— Saved entries —
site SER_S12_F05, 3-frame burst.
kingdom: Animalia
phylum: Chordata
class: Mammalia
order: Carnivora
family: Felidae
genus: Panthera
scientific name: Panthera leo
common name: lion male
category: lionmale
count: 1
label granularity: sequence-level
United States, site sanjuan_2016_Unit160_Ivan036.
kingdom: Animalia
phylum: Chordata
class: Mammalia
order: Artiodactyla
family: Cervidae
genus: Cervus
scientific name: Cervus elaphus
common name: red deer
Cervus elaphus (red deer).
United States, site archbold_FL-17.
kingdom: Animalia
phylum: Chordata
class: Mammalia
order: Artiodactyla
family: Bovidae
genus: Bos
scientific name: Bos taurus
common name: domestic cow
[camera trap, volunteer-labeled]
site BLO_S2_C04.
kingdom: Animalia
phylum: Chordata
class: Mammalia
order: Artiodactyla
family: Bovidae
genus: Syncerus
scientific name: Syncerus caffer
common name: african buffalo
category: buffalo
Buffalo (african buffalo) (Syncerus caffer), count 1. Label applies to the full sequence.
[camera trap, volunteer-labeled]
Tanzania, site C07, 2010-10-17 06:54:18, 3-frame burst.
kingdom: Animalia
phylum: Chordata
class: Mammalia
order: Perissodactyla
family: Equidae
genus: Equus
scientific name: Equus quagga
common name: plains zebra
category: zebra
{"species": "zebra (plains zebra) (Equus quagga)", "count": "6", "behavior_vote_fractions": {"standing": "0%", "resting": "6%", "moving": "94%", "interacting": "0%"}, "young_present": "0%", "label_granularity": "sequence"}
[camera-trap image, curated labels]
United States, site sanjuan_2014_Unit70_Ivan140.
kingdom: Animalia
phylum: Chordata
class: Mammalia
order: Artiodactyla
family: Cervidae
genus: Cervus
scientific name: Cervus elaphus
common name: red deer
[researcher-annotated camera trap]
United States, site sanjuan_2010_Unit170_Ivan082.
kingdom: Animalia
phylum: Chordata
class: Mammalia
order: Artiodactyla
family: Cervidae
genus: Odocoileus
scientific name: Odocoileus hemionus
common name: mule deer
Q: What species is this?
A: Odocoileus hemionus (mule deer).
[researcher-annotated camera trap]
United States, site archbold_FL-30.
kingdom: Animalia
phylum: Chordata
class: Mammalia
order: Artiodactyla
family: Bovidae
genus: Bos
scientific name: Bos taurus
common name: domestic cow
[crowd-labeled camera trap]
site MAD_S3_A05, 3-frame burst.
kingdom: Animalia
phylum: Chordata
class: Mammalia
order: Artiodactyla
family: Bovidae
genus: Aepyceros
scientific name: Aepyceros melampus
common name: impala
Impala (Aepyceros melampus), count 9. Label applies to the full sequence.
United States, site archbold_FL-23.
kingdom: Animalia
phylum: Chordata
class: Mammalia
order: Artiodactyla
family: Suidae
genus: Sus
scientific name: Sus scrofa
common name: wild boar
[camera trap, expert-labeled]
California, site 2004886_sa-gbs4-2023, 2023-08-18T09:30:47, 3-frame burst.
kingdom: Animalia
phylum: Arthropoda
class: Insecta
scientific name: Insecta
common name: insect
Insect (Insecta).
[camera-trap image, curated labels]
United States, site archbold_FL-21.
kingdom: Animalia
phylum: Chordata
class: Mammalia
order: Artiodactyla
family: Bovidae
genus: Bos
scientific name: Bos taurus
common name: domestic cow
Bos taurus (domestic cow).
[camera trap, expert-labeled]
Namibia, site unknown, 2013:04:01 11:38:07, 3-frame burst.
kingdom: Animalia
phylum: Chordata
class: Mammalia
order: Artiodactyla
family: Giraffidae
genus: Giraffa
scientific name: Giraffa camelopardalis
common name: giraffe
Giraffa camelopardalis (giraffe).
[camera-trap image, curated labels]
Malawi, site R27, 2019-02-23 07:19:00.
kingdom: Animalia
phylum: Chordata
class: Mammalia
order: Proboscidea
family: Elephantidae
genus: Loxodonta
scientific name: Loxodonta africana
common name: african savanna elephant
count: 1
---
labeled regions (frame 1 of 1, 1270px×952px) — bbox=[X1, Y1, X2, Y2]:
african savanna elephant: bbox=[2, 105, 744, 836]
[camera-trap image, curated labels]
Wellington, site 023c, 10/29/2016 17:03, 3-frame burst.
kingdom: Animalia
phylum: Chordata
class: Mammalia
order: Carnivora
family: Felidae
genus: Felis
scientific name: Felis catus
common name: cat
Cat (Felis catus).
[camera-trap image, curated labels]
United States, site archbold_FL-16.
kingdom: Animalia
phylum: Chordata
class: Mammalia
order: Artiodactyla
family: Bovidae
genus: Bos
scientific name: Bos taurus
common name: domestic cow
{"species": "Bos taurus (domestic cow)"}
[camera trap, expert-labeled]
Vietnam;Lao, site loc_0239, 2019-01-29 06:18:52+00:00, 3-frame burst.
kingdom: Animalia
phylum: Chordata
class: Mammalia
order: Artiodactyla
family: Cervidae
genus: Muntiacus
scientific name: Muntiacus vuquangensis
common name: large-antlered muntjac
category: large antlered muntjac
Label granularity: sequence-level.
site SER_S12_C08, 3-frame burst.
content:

— To do —
Each entry above has to be duplicated exactly as it stands.

— Result of the exercise —
site SER_S12_F05, 3-frame burst.
kingdom: Animalia
phylum: Chordata
class: Mammalia
order: Carnivora
family: Felidae
genus: Panthera
scientific name: Panthera leo
common name: lion male
category: lionmale
count: 1
label granularity: sequence-level
United States, site sanjuan_2016_Unit160_Ivan036.
kingdom: Animalia
phylum: Chordata
class: Mammalia
order: Artiodactyla
family: Cervidae
genus: Cervus
scientific name: Cervus elaphus
common name: red deer
Cervus elaphus (red deer).
United States, site archbold_FL-17.
kingdom: Animalia
phylum: Chordata
class: Mammalia
order: Artiodactyla
family: Bovidae
genus: Bos
scientific name: Bos taurus
common name: domestic cow
[camera trap, volunteer-labeled]
site BLO_S2_C04.
kingdom: Animalia
phylum: Chordata
class: Mammalia
order: Artiodactyla
family: Bovidae
genus: Syncerus
scientific name: Syncerus caffer
common name: african buffalo
category: buffalo
Buffalo (african buffalo) (Syncerus caffer), count 1. Label applies to the full sequence.
[camera trap, volunteer-labeled]
Tanzania, site C07, 2010-10-17 06:54:18, 3-frame burst.
kingdom: Animalia
phylum: Chordata
class: Mammalia
order: Perissodactyla
family: Equidae
genus: Equus
scientific name: Equus quagga
common name: plains zebra
category: zebra
{"species": "zebra (plains zebra) (Equus quagga)", "count": "6", "behavior_vote_fractions": {"standing": "0%", "resting": "6%", "moving": "94%", "interacting": "0%"}, "young_present": "0%", "label_granularity": "sequence"}
[camera-trap image, curated labels]
United States, site sanjuan_2014_Unit70_Ivan140.
kingdom: Animalia
phylum: Chordata
class: Mammalia
order: Artiodactyla
family: Cervidae
genus: Cervus
scientific name: Cervus elaphus
common name: red deer
[researcher-annotated camera trap]
United States, site sanjuan_2010_Unit170_Ivan082.
kingdom: Animalia
phylum: Chordata
class: Mammalia
order: Artiodactyla
family: Cervidae
genus: Odocoileus
scientific name: Odocoileus hemionus
common name: mule deer
Q: What species is this?
A: Odocoileus hemionus (mule deer).
[researcher-annotated camera trap]
United States, site archbold_FL-30.
kingdom: Animalia
phylum: Chordata
class: Mammalia
order: Artiodactyla
family: Bovidae
genus: Bos
scientific name: Bos taurus
common name: domestic cow
[crowd-labeled camera trap]
site MAD_S3_A05, 3-frame burst.
kingdom: Animalia
phylum: Chordata
class: Mammalia
order: Artiodactyla
family: Bovidae
genus: Aepyceros
scientific name: Aepyceros melampus
common name: impala
Impala (Aepyceros melampus), count 9. Label applies to the full sequence.
United States, site archbold_FL-23.
kingdom: Animalia
phylum: Chordata
class: Mammalia
order: Artiodactyla
family: Suidae
genus: Sus
scientific name: Sus scrofa
common name: wild boar
[camera trap, expert-labeled]
California, site 2004886_sa-gbs4-2023, 2023-08-18T09:30:47, 3-frame burst.
kingdom: Animalia
phylum: Arthropoda
class: Insecta
scientific name: Insecta
common name: insect
Insect (Insecta).
[camera-trap image, curated labels]
United States, site archbold_FL-21.
kingdom: Animalia
phylum: Chordata
class: Mammalia
order: Artiodactyla
family: Bovidae
genus: Bos
scientific name: Bos taurus
common name: domestic cow
Bos taurus (domestic cow).
[camera trap, expert-labeled]
Namibia, site unknown, 2013:04:01 11:38:07, 3-frame burst.
kingdom: Animalia
phylum: Chordata
class: Mammalia
order: Artiodactyla
family: Giraffidae
genus: Giraffa
scientific name: Giraffa camelopardalis
common name: giraffe
Giraffa camelopardalis (giraffe).
[camera-trap image, curated labels]
Malawi, site R27, 2019-02-23 07:19:00.
kingdom: Animalia
phylum: Chordata
class: Mammalia
order: Proboscidea
family: Elephantidae
genus: Loxodonta
scientific name: Loxodonta africana
common name: african savanna elephant
count: 1
---
labeled regions (frame 1 of 1, 1270px×952px) — bbox=[X1, Y1, X2, Y2]:
african savanna elephant: bbox=[2, 105, 744, 836]
[camera-trap image, curated labels]
Wellington, site 023c, 10/29/2016 17:03, 3-frame burst.
kingdom: Animalia
phylum: Chordata
class: Mammalia
order: Carnivora
family: Felidae
genus: Felis
scientific name: Felis catus
common name: cat
Cat (Felis catus).
[camera-trap image, curated labels]
United States, site archbold_FL-16.
kingdom: Animalia
phylum: Chordata
class: Mammalia
order: Artiodactyla
family: Bovidae
genus: Bos
scientific name: Bos taurus
common name: domestic cow
{"species": "Bos taurus (domestic cow)"}
[camera trap, expert-labeled]
Vietnam;Lao, site loc_0239, 2019-01-29 06:18:52+00:00, 3-frame burst.
kingdom: Animalia
phylum: Chordata
class: Mammalia
order: Artiodactyla
family: Cervidae
genus: Muntiacus
scientific name: Muntiacus vuquangensis
common name: large-antlered muntjac
category: large antlered muntjac
Label granularity: sequence-level.
site SER_S12_C08, 3-frame burst.
content:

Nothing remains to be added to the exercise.